# GIVEN DATA:
╔══
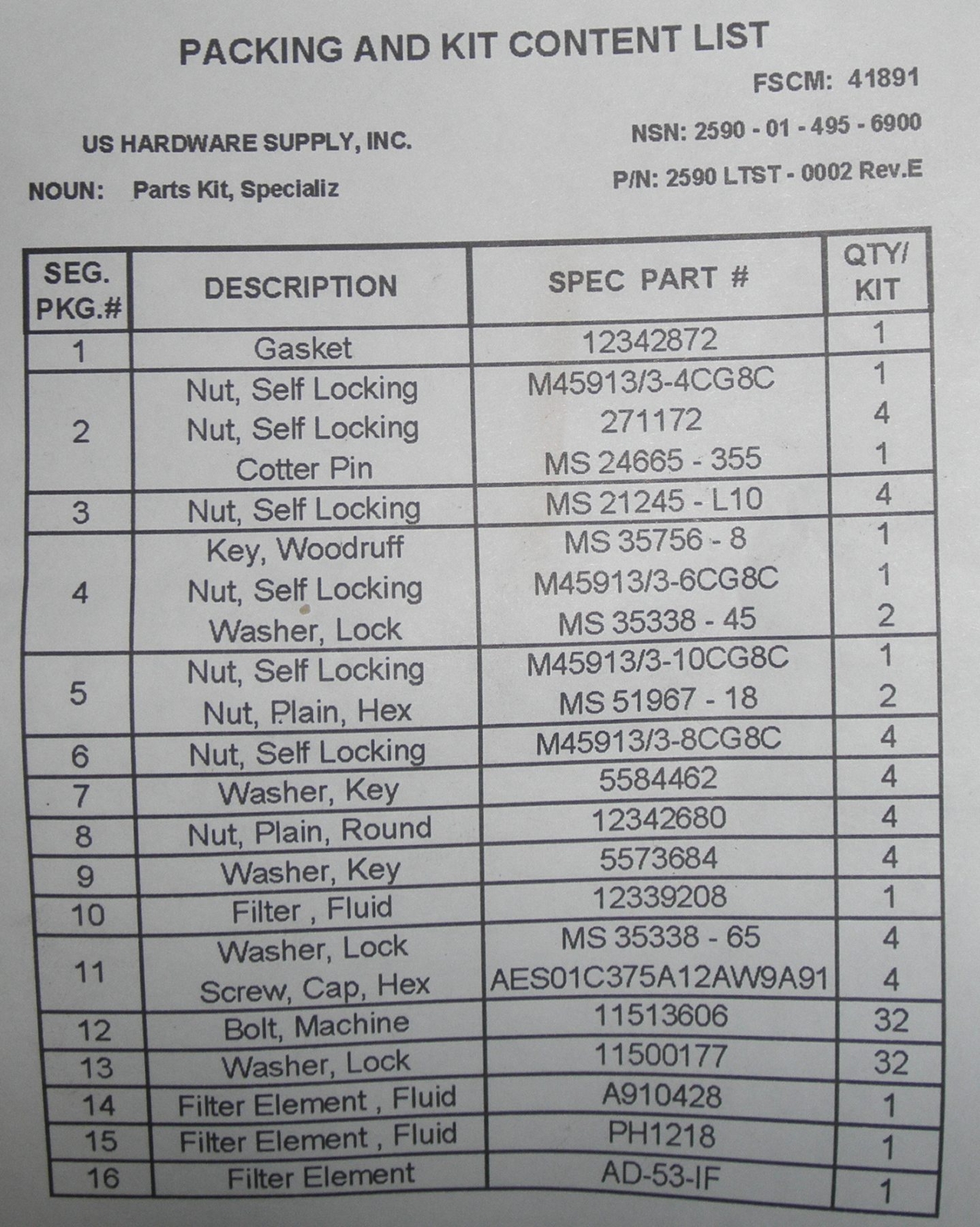 PACKING AND KIT CONTENT LIST

FSCM: 41891

US HARDWARE SUPPLY, INC.

NSN: 2590 - 01 - 495 - 6900

NOUN: Parts Kit, Specializ

P/N: 2590 LTST - 0002 Rev.E

| SEG. PKG.# | DESCRIPTION | SPEC PART # | QTY/ KIT |
|---|---|---|---|
| 1 | Gasket | 12342872 | 1 |
| 2 | Nut, Self Locking | M45913/3-4CG8C | 1 |
| | Nut, Self Locking | 271172 | 4 |
| | Cotter Pin | MS 24665 - 355 | 1 |
| 3 | Nut, Self Locking | MS 21245 - L10 | 4 |
| 4 | Key, Woodruff | MS 35756 - 8 | 1 |
| | Nut, Self Locking | M45913/3-6CG8C | 1 |
| | Washer, Lock | MS 35338 - 45 | 2 |
| 5 | Nut, Self Locking | M45913/3-10CG8C | 1 |
| | Nut, Plain, Hex | MS 51967 - 18 | 2 |
| 6 | Nut, Self Locking | M45913/3-8CG8C | 4 |
| 7 | Washer, Key | 5584462 | 4 |
| 8 | Nut, Plain, Round | 12342680 | 4 |
| 9 | Washer, Key | 5573684 | 4 |
| 10 | Filter , Fluid | 12339208 | 1 |
| 11 | Washer, Lock | MS 35338 - 65 | 4 |
| | Screw, Cap, Hex | AES01C375A12AW9A91 | 4 |
| 12 | Bolt, Machine | 11513606 | 32 |
| 13 | Washer, Lock | 11500177 | 32 |
| 14 | Filter Element , Fluid | A910428 | 1 |
| 15 | Filter Element , Fluid | PH1218 | 1 |
| 16 | Filter Element | AD-53-IF | 1 |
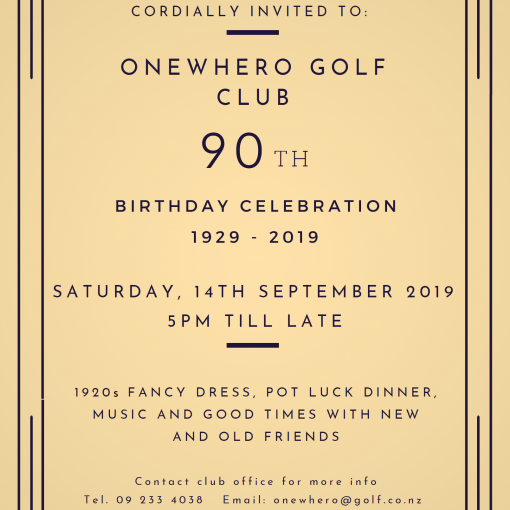 CORDIALLY INVITED TO:

ONEWHERO GOLF CLUB

90 TH

BIRTHDAY CELEBRATION

1929 - 2019

SATURDAY, 14TH SEPTEMBER 2019

5PM TILL LATE

1920s FANCY DRESS, POT LUCK DINNER, MUSIC AND GOOD TIMES WITH NEW AND OLD FRIENDS

Contact club office for more info

Tel. 09 233 4038    Email: onewhero@golf.co.nz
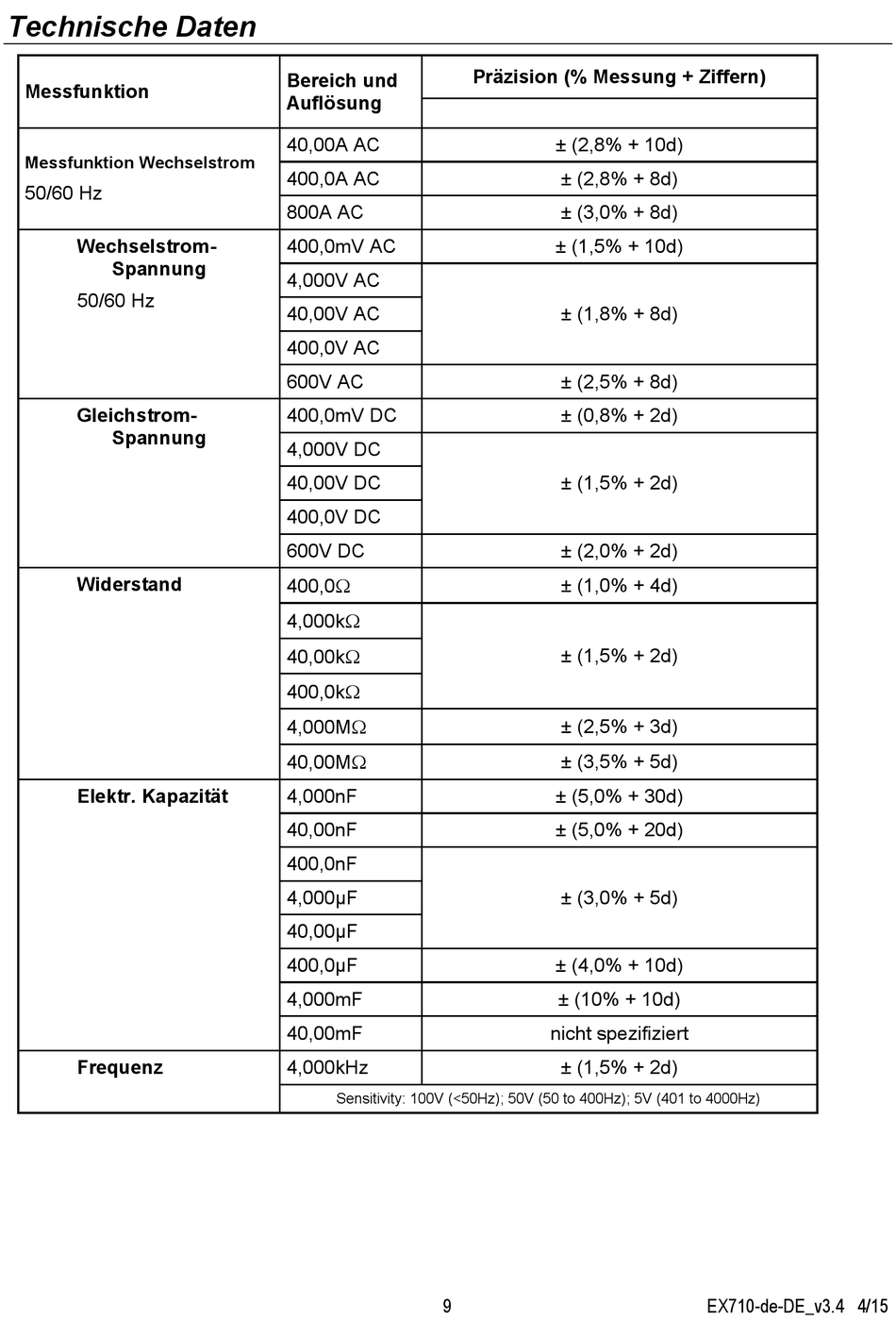 Technische Daten

| Messfunktion | Bereich und Auflösung | Präzision (% Messung + Ziffern) |
|---|---|---|
| Messfunktion Wechselstrom 50/60 Hz | 40,00A AC | ± (2,8% + 10d) |
| | 400,0A AC | ± (2,8% + 8d) |
| | 800A AC | ± (3,0% + 8d) |
| Wechselstrom-Spannung 50/60 Hz | 400,0mV AC | ± (1,5% + 10d) |
| | 4,000V AC | ± (1,8% + 8d) |
| | 40,00V AC | |
| | 400,0V AC | |
| | 600V AC | ± (2,5% + 8d) |
| Gleichstrom-Spannung | 400,0mV DC | ± (0,8% + 2d) |
| | 4,000V DC | ± (1,5% + 2d) |
| | 40,00V DC | |
| | 400,0V DC | |
| | 600V DC | ± (2,0% + 2d) |
| Widerstand | 400,0Ω | ± (1,0% + 4d) |
| | 4,000kΩ | ± (1,5% + 2d) |
| | 40,00kΩ | |
| | 400,0kΩ | |
| | 4,000MΩ | ± (2,5% + 3d) |
| | 40,00MΩ | ± (3,5% + 5d) |
| Elektr. Kapazität | 4,000nF | ± (5,0% + 30d) |
| | 40,00nF | ± (5,0% + 20d) |
| | 400,0nF | ± (3,0% + 5d) |
| | 4,000µF | |
| | 40,00µF | |
| | 400,0µF | ± (4,0% + 10d) |
| | 4,000mF | ± (10% + 10d) |
| | 40,00mF | nicht spezifiziert |
| Frequenz | 4,000kHz | ± (1,5% + 2d) |
| | Sensitivity: 100V (<50Hz); 50V (50 to 400Hz); 5V (401 to 4000Hz) | |

9

EX710-de-DE_v3.4 4/15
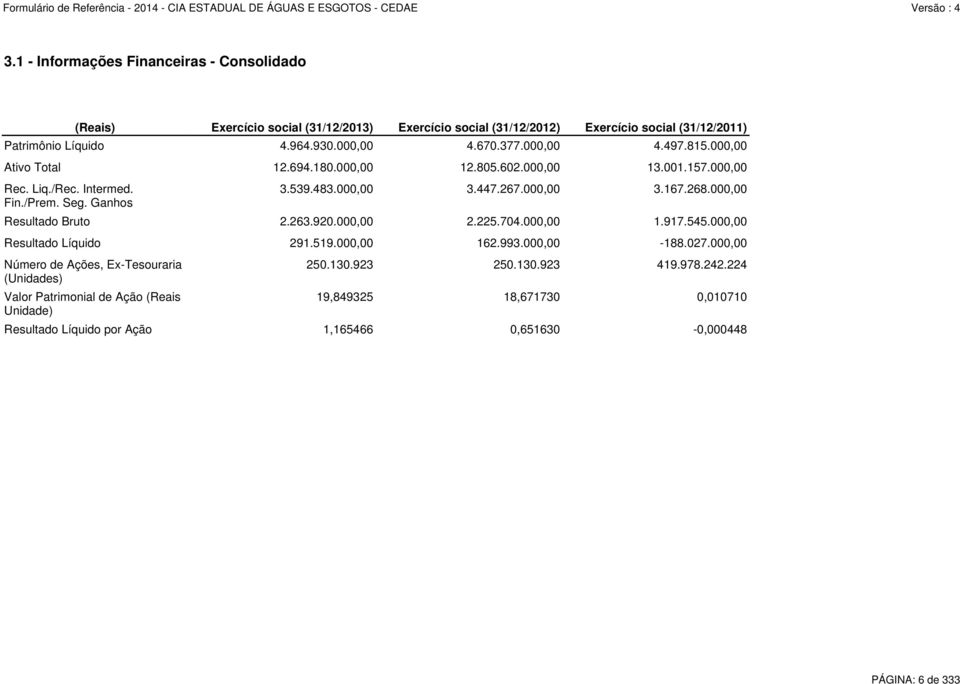 Formulário de Referência - 2014 - CIA ESTADUAL DE ÁGUAS E ESGOTOS - CEDAE    Versão : 4

3.1 - Informações Financeiras - Consolidado

| (Reais) | Exercício social (31/12/2013) | Exercício social (31/12/2012) | Exercício social (31/12/2011) |
|---|---|---|---|
| Patrimônio Líquido | 4.964.930.000,00 | 4.670.377.000,00 | 4.497.815.000,00 |
| Ativo Total | 12.694.180.000,00 | 12.805.602.000,00 | 13.001.157.000,00 |
| Rec. Liq./Rec. Intermed. Fin./Prem. Seg. Ganhos | 3.539.483.000,00 | 3.447.267.000,00 | 3.167.268.000,00 |
| Resultado Bruto | 2.263.920.000,00 | 2.225.704.000,00 | 1.917.545.000,00 |
| Resultado Líquido | 291.519.000,00 | 162.993.000,00 | -188.027.000,00 |
| Número de Ações, Ex-Tesouraria (Unidades) | 250.130.923 | 250.130.923 | 419.978.242.224 |
| Valor Patrimonial de Ação (Reais Unidade) | 19,849325 | 18,671730 | 0,010710 |
| Resultado Líquido por Ação | 1,165466 | 0,651630 | -0,000448 |

PÁGINA: 6 de 333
╚══
# YOUR GOAL:
Write out the listing above exactly as it stands, pictures excluded.

# RESULT OF THIS TASK:
 PACKING AND KIT CONTENT LIST

FSCM: 41891

US HARDWARE SUPPLY, INC.

NSN: 2590 - 01 - 495 - 6900

NOUN: Parts Kit, Specializ

P/N: 2590 LTST - 0002 Rev.E

| SEG. PKG.# | DESCRIPTION | SPEC PART # | QTY/ KIT |
|---|---|---|---|
| 1 | Gasket | 12342872 | 1 |
| 2 | Nut, Self Locking | M45913/3-4CG8C | 1 |
| | Nut, Self Locking | 271172 | 4 |
| | Cotter Pin | MS 24665 - 355 | 1 |
| 3 | Nut, Self Locking | MS 21245 - L10 | 4 |
| 4 | Key, Woodruff | MS 35756 - 8 | 1 |
| | Nut, Self Locking | M45913/3-6CG8C | 1 |
| | Washer, Lock | MS 35338 - 45 | 2 |
| 5 | Nut, Self Locking | M45913/3-10CG8C | 1 |
| | Nut, Plain, Hex | MS 51967 - 18 | 2 |
| 6 | Nut, Self Locking | M45913/3-8CG8C | 4 |
| 7 | Washer, Key | 5584462 | 4 |
| 8 | Nut, Plain, Round | 12342680 | 4 |
| 9 | Washer, Key | 5573684 | 4 |
| 10 | Filter , Fluid | 12339208 | 1 |
| 11 | Washer, Lock | MS 35338 - 65 | 4 |
| | Screw, Cap, Hex | AES01C375A12AW9A91 | 4 |
| 12 | Bolt, Machine | 11513606 | 32 |
| 13 | Washer, Lock | 11500177 | 32 |
| 14 | Filter Element , Fluid | A910428 | 1 |
| 15 | Filter Element , Fluid | PH1218 | 1 |
| 16 | Filter Element | AD-53-IF | 1 |
 CORDIALLY INVITED TO:

ONEWHERO GOLF CLUB

90 TH

BIRTHDAY CELEBRATION

1929 - 2019

SATURDAY, 14TH SEPTEMBER 2019

5PM TILL LATE

1920s FANCY DRESS, POT LUCK DINNER, MUSIC AND GOOD TIMES WITH NEW AND OLD FRIENDS

Contact club office for more info

Tel. 09 233 4038    Email: onewhero@golf.co.nz
 Technische Daten

| Messfunktion | Bereich und Auflösung | Präzision (% Messung + Ziffern) |
|---|---|---|
| Messfunktion Wechselstrom 50/60 Hz | 40,00A AC | ± (2,8% + 10d) |
| | 400,0A AC | ± (2,8% + 8d) |
| | 800A AC | ± (3,0% + 8d) |
| Wechselstrom-Spannung 50/60 Hz | 400,0mV AC | ± (1,5% + 10d) |
| | 4,000V AC | ± (1,8% + 8d) |
| | 40,00V AC | |
| | 400,0V AC | |
| | 600V AC | ± (2,5% + 8d) |
| Gleichstrom-Spannung | 400,0mV DC | ± (0,8% + 2d) |
| | 4,000V DC | ± (1,5% + 2d) |
| | 40,00V DC | |
| | 400,0V DC | |
| | 600V DC | ± (2,0% + 2d) |
| Widerstand | 400,0Ω | ± (1,0% + 4d) |
| | 4,000kΩ | ± (1,5% + 2d) |
| | 40,00kΩ | |
| | 400,0kΩ | |
| | 4,000MΩ | ± (2,5% + 3d) |
| | 40,00MΩ | ± (3,5% + 5d) |
| Elektr. Kapazität | 4,000nF | ± (5,0% + 30d) |
| | 40,00nF | ± (5,0% + 20d) |
| | 400,0nF | ± (3,0% + 5d) |
| | 4,000µF | |
| | 40,00µF | |
| | 400,0µF | ± (4,0% + 10d) |
| | 4,000mF | ± (10% + 10d) |
| | 40,00mF | nicht spezifiziert |
| Frequenz | 4,000kHz | ± (1,5% + 2d) |
| | Sensitivity: 100V (<50Hz); 50V (50 to 400Hz); 5V (401 to 4000Hz) | |

9

EX710-de-DE_v3.4 4/15
 Formulário de Referência - 2014 - CIA ESTADUAL DE ÁGUAS E ESGOTOS - CEDAE    Versão : 4

3.1 - Informações Financeiras - Consolidado

| (Reais) | Exercício social (31/12/2013) | Exercício social (31/12/2012) | Exercício social (31/12/2011) |
|---|---|---|---|
| Patrimônio Líquido | 4.964.930.000,00 | 4.670.377.000,00 | 4.497.815.000,00 |
| Ativo Total | 12.694.180.000,00 | 12.805.602.000,00 | 13.001.157.000,00 |
| Rec. Liq./Rec. Intermed. Fin./Prem. Seg. Ganhos | 3.539.483.000,00 | 3.447.267.000,00 | 3.167.268.000,00 |
| Resultado Bruto | 2.263.920.000,00 | 2.225.704.000,00 | 1.917.545.000,00 |
| Resultado Líquido | 291.519.000,00 | 162.993.000,00 | -188.027.000,00 |
| Número de Ações, Ex-Tesouraria (Unidades) | 250.130.923 | 250.130.923 | 419.978.242.224 |
| Valor Patrimonial de Ação (Reais Unidade) | 19,849325 | 18,671730 | 0,010710 |
| Resultado Líquido por Ação | 1,165466 | 0,651630 | -0,000448 |

PÁGINA: 6 de 333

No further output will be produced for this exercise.